Recently on Twitter there has been a call to “reclaim the name” of Botany accompanied with the hashtag: #iamabotanist. The response has been really cool – lots of different scientists working on different questions have posted pictures of themselves on Twitter, often with their plants. It’s amazing the diversity of researchers out there who identify as botanists.

But why try to reclaim the name Botany? The issue is that Botany as a discipline is seen as rather old-school and irrelevant to current scientific challenges. For these reasons it tends to be unpopular with undergraduates and also with university governing boards. More and more Botany departments are being closed or merged with other departments, and Botany courses are being revamped and renamed to attract more students. Zoology departments are suffering similar fates. Like Botany, Zoology is considered an outdated discipline. It tends to fare better with undergraduate students because there are always people who want to work in a zoo or think they might get to cuddle a panda!

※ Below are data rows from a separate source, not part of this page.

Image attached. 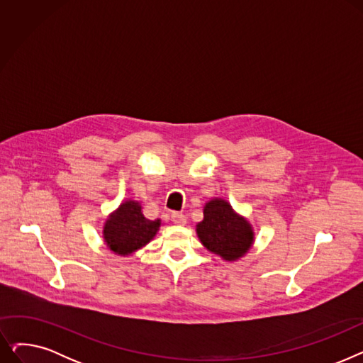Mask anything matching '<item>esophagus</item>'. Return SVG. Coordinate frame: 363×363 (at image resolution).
<instances>
[{
    "instance_id": "1",
    "label": "esophagus",
    "mask_w": 363,
    "mask_h": 363,
    "mask_svg": "<svg viewBox=\"0 0 363 363\" xmlns=\"http://www.w3.org/2000/svg\"><path fill=\"white\" fill-rule=\"evenodd\" d=\"M172 222H174L175 225H179V226H184L186 223V216L182 215V213H172Z\"/></svg>"
}]
</instances>
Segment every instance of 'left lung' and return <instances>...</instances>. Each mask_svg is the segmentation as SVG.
<instances>
[{"label": "left lung", "mask_w": 363, "mask_h": 363, "mask_svg": "<svg viewBox=\"0 0 363 363\" xmlns=\"http://www.w3.org/2000/svg\"><path fill=\"white\" fill-rule=\"evenodd\" d=\"M196 233L206 249L225 262L240 260L255 244V230L249 219L219 197L204 204L203 220L196 225Z\"/></svg>", "instance_id": "8db88e82"}]
</instances>
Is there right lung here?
<instances>
[{
  "label": "right lung",
  "mask_w": 363,
  "mask_h": 363,
  "mask_svg": "<svg viewBox=\"0 0 363 363\" xmlns=\"http://www.w3.org/2000/svg\"><path fill=\"white\" fill-rule=\"evenodd\" d=\"M162 219L151 220L143 215L140 201L126 199L103 225L104 244L116 256L128 257L144 249L156 237Z\"/></svg>",
  "instance_id": "add662e5"
}]
</instances>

I appreciate what the #iamabotanist campaign was trying to do, but I’m not sure I agree. I work in a Zoology department, but I am not a Zoologist. This isn’t because I think Zoology is irrelevant as a discipline, it’s because I’m far more interested in the questions I’m asking, than in the taxa I use to test my hypotheses. Yes, the mammals I work on are adorable and fascinating, but what drives me as a scientist is trying to understand their evolution and ecology, and how the two things are connected. I’ve mostly worked on mammals so technically I’m a mammalogist. I’m happy with this label, but it’s not what I’d call myself if anyone asked. I’d identify as an (macro)evolutionary biologist, or an evolutionary ecologist. I test my ideas on mammals because these are the group I have most data for, but I’m equally fascinated by insects, bacteria, epiphytic plants, parasitic helminths etc. I think we do a disservice to the science if we focus too much on one taxonomic group.

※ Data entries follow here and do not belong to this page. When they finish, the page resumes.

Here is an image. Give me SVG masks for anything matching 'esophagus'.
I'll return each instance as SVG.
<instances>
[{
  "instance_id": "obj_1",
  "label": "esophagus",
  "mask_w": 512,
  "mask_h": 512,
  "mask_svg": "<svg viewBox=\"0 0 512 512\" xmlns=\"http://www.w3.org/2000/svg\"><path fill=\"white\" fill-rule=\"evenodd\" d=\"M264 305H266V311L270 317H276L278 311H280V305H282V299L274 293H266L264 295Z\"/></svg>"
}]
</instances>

Zoology and Botany at Trinity are particularly diverse disciplines. We have a couple of “classical” taxonomists/systematists, but also phylogeneticists, landscape ecologists, behavioural ecologists, demographers, evolutionary biologists, conservation biologists, developmental biologists and parasitologists. We teach courses across discipline boundaries, and often the person doing research closest to our own is in the other department. But sadly the Botany-Zoology divide still exists, mostly for reasons of history and geography (we are in separate buildings). This is holding back science, rather than pushing it forward.

Maybe we need to identify as botanists or zoologists (or any other taxon specific -ologists) less often, rather than more often. Forcing general questions and principles down taxon-specific lines seems rather backwards. It also isn’t helpful to our students if they only learn about animals and not the plants they eat, or only learn about plants and not the animals they are being eaten by. This interconnectedness is particularly important in light of the challenges of global change and the current extinction crisis.

So in conclusion, I think animals are cool, but I’m not a zoologist.